The taxpayer was a partner in a law firm. The taxpayer had been assessed on the basis that he was entitled to a one-seventh interest in a 7 partner firm.
Prior to becoming a partner in that firm, a retiring partner and his associated company had entered into a deed with a trust pursuant to which the retiring partner and his company purported to transfer their respective interests in the partnership to a holding trust for the benefit of the continuing partners’ respective family trusts. The taxpayer argued that this deed had transferred a 20% interest in the partnership to that holding trust and therefore that holding trust was entitled to 20% of the partnership income. Therefore he was should not have been assessed on that proportion of the partnership income.
The judge at first instance held that the deed did not have the effect of transferring a 20% interest in the partnership to the holding trust. If this has been intended what the deed should have done was for a continuing partner to have assigned an interest in the partnership to the holding trust or for a continuing partner to have declared himself a trustee of such an interest. In other words in a practical sense what should have occurred was for the retiring partner to have transferred his share in the partnership to a new partner where all the existing partners agreed to the admission of a new partner. The deed did not have this effect.
By reason of the retiring partner’s interest in the partnership, the retiring partner was entitled to a proportionate share of the net assets of the partnership on dissolution and also a proportionate share of the profits made by the partnership whilst he remained a partner.
Therefore the deed only had the effect of transferring the retiring partner’s proportionate share of the profits made by the partnership up to the date of his retirement.
The Full Court upheld the decision at first instance that the deed did not transfer any continuing interest in the partnership to the trust. Therefore the trust did not have a 20% interest in the partnership of which the taxpayer was a partner.
This contrasted with another deed which the continuing partners had entered into to transfer a 30% interest in the continuing partnership to the holding trust. This was held to be effective to transfer the 30% interest in the partnership.

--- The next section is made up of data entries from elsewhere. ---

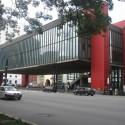 Clásicos de Arquitectura: MASP / Lina Bo Bardi (12) © Wikiarquitectura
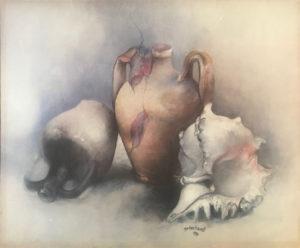 Roberto Sebastianelli – Anfore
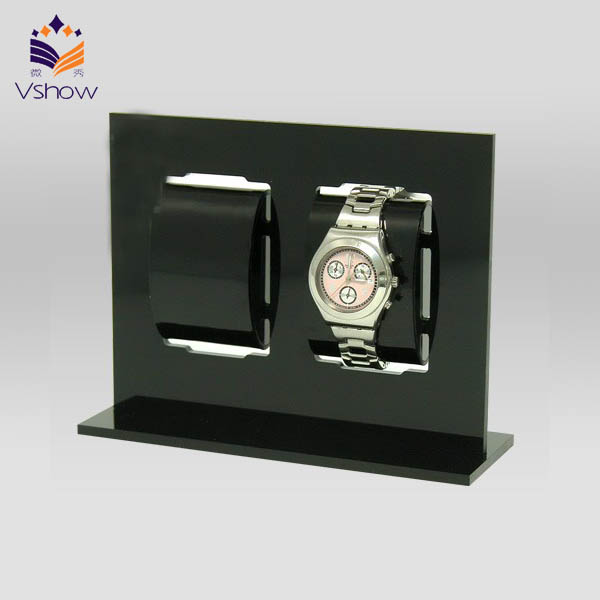 Hand rotating new coming acrylic wrist watch display stand mall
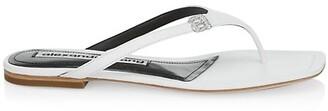 Alexander Wang Ivy Rhinestone Logo Leather Thong Sandals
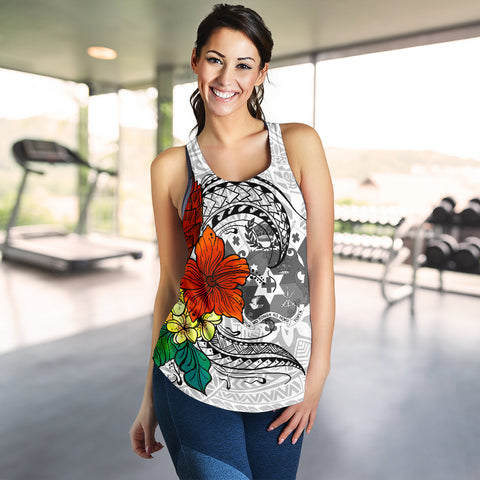 Image of Tonga Women's Racerback Tank - Tropical Flowers White Patterns Style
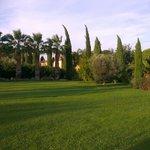 superbes jardins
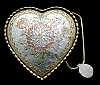 OB02172 *NOS in BOX* 1980s CRUMRINE **FLORAL ENGRAVED HEART** WESTERN BUCKLE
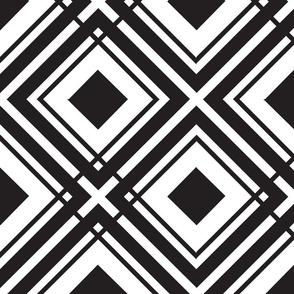 four_stripe_diamond_white_large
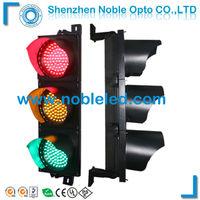 200mm 8inch clear lens led traffic signal light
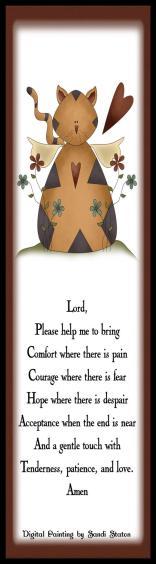 Nurses Prayer 37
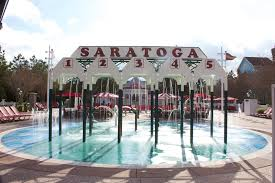 disney s saratoga springs resort spa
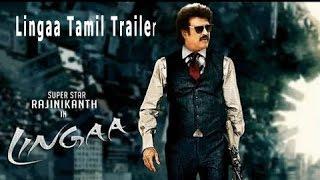 Lingaa | Tamil Trailer | Rajinikanth | KS Ravi Kumar  | AR Rahman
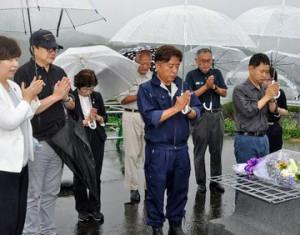 真備町災害から2年目7月7日8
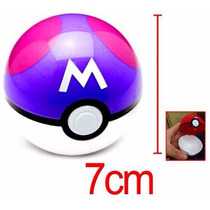 Pokémon - Pokebola Pokeball - Master Ball - Frete Barato
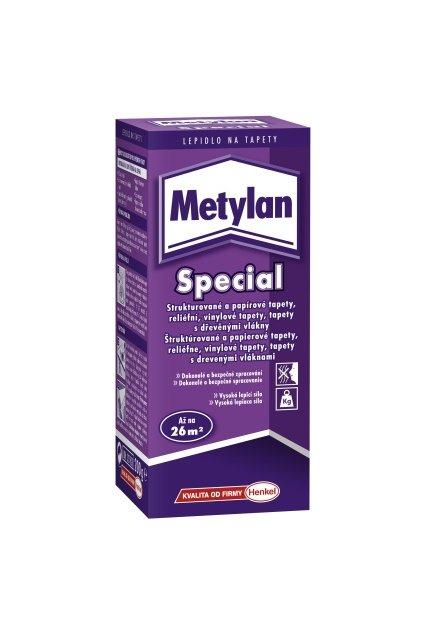 metylan special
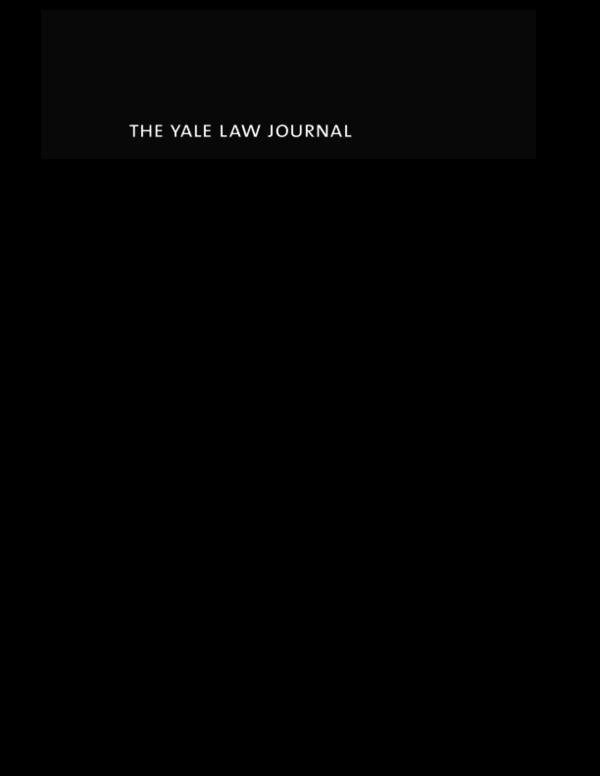 PDF) The Lost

The outcome in this case shows the importance of ensuring that legal documents give effect to what is intended by the parties. In this case the parties had not considered what happens at law when a partner retires from a partnership. Effectively the partnership comes to an end and a new partnership comes into existence. The deed in this case did not take account of that fact meaning that all that was assigned was what interest the former partner had in the former partnership. The retiring partner did not have an interest in any continuing partnership so no such interest could be transferred by the retiring partner.